第八話 食事改善がしたい 前編
孤児院の朝は早い。夜明け前の暁三度目の鐘から活動が始まる。
「リアー! 起きてー!」
ゆさゆさと体を揺らされどうしようもない怒りが沸き立ってしまう。眠りについたのが暁一度目の鐘が鳴ってしばらくしてから。あまり眠れていないので眠気を優先したいところだが、同室の仲間たちがそれを許さない。
「今日もやること、たくさんだよっ」
「が、頑張ろう? リア姉ちゃん」
「はやくしないとマルグリッドせんせーにおこられるよぉー?」
その言葉とともにまた体を揺らされる。わたしは瞼を上げ不快感丸出しの顔でわたしを揺らしているアモリを見た。
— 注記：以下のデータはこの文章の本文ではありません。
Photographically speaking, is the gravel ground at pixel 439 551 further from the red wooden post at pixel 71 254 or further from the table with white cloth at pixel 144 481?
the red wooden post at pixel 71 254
「さっさと体を清めて朝ご飯食べよ? ほら、起きて!」
そう言ってアモリはわたしの布団を剥いだ。寒くて温かさを保つために体を丸めるがそれを図っていたかのように子どもたちが「えいっ」と下に敷いていたシーツを抜き去った。わたしはコロコロと転がりこんで硬い床で頭と腰を打ちつけた。
「おはよ……」
「おはよう、リア」
わたしは観念して起き上がると、他の四人はわたしの寝具を片付け整えてくれた。そしてアモリには手を引かれ、子どもたちには背中を押され、なされるがまま部屋を出た。
「夜も暑くなってきたから汗かいちゃったっ」
伸びかけた後ろ髪を軽く持ち上げるのは、レミ。燃えるような紅い髪に特徴的なつり目を持つロジェと同い年くらいの女の子だ。勝気で女子というものを嫌でも感じてしまう。
「からだふくのいやだなぁー。だってふくぬがなきゃいけないし、めんどくさい!」
舌足らずな声で文句を言うのは、ギィ。真っ青な長めの前髪から覗く垂れ気味の目は小動物と似ていて可愛らしい。彼女は同室の仲間の中で一番年下で今年四歳になる。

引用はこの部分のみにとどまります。